§ Short exercise: Copy every line of the listing below word for word, leaving nothing out and changing nothing.

§ Exercise inputs:
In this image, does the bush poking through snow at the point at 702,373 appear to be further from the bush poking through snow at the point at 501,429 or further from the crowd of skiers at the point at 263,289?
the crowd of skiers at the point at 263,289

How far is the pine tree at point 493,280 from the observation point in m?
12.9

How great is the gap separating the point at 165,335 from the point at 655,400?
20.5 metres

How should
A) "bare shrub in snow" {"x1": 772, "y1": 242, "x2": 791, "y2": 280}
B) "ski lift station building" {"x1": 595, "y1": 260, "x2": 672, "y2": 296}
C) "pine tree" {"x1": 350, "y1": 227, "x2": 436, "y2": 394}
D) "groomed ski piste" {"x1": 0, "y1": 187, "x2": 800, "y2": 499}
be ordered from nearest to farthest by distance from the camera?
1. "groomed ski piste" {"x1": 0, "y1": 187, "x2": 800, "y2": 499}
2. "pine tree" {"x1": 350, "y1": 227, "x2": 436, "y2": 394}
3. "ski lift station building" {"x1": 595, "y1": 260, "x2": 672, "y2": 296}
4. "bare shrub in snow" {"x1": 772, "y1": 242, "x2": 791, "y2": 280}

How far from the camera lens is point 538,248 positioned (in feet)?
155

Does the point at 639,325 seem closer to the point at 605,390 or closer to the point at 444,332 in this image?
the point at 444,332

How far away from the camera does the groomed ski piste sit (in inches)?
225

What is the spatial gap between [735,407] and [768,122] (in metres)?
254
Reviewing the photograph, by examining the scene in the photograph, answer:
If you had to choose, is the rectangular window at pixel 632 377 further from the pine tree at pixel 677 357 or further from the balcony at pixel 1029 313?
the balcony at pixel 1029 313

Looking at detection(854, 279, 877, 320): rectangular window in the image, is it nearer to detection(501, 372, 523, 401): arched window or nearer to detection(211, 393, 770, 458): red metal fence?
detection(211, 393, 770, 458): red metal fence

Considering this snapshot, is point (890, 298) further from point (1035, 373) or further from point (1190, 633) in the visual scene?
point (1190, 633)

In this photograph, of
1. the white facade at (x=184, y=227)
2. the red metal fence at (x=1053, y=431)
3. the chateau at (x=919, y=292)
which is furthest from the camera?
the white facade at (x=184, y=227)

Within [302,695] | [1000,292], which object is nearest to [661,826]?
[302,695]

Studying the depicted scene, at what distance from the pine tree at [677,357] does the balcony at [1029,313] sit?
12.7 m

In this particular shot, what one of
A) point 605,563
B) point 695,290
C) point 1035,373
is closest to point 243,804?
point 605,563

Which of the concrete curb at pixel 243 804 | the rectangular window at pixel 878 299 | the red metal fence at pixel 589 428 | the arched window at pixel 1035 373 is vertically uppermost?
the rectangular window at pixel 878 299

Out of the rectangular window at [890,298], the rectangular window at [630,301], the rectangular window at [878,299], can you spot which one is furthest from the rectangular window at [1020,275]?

§ Exercise result:
In this image, does the bush poking through snow at the point at 702,373 appear to be further from the bush poking through snow at the point at 501,429 or further from the crowd of skiers at the point at 263,289?
the crowd of skiers at the point at 263,289

How far is the pine tree at point 493,280 from the observation point in m?
12.9

How great is the gap separating the point at 165,335 from the point at 655,400?
20.5 metres

How should
A) "bare shrub in snow" {"x1": 772, "y1": 242, "x2": 791, "y2": 280}
B) "ski lift station building" {"x1": 595, "y1": 260, "x2": 672, "y2": 296}
C) "pine tree" {"x1": 350, "y1": 227, "x2": 436, "y2": 394}
D) "groomed ski piste" {"x1": 0, "y1": 187, "x2": 800, "y2": 499}
be ordered from nearest to farthest by distance from the camera?
1. "groomed ski piste" {"x1": 0, "y1": 187, "x2": 800, "y2": 499}
2. "pine tree" {"x1": 350, "y1": 227, "x2": 436, "y2": 394}
3. "ski lift station building" {"x1": 595, "y1": 260, "x2": 672, "y2": 296}
4. "bare shrub in snow" {"x1": 772, "y1": 242, "x2": 791, "y2": 280}

How far from the camera lens is point 538,248 positioned (in feet)?
155

Does the point at 639,325 seem closer to the point at 605,390 or closer to the point at 444,332 in this image?
the point at 444,332

How far away from the camera does the groomed ski piste sit (in inches)?
225

What is the spatial gap between [735,407] and [768,122] (in metres)?
254
Reviewing the photograph, by examining the scene in the photograph, answer:
If you had to choose, is the rectangular window at pixel 632 377 further from the pine tree at pixel 677 357 or further from the balcony at pixel 1029 313?
the balcony at pixel 1029 313

Looking at detection(854, 279, 877, 320): rectangular window in the image, is it nearer to detection(501, 372, 523, 401): arched window or nearer to detection(211, 393, 770, 458): red metal fence?
detection(211, 393, 770, 458): red metal fence

Considering this snapshot, is point (890, 298) further from point (1035, 373) or further from point (1190, 633) in the visual scene?
point (1190, 633)

In this photograph, of
1. the white facade at (x=184, y=227)
2. the red metal fence at (x=1053, y=431)
3. the chateau at (x=919, y=292)
which is furthest from the camera?
the white facade at (x=184, y=227)

Within [302,695] | [1000,292], which object is nearest to [661,826]?
[302,695]

Studying the depicted scene, at what distance from the pine tree at [677,357] does the balcony at [1029,313] sit?
12.7 m

In this particular shot, what one of
A) point 605,563
B) point 695,290
C) point 1035,373
is closest to point 243,804?
point 605,563

Which of the concrete curb at pixel 243 804 | the rectangular window at pixel 878 299 | the red metal fence at pixel 589 428 | the arched window at pixel 1035 373 is vertically uppermost?
the rectangular window at pixel 878 299

Out of the rectangular window at [890,298], the rectangular window at [630,301], the rectangular window at [878,299], can you spot which one is furthest from the rectangular window at [1020,275]?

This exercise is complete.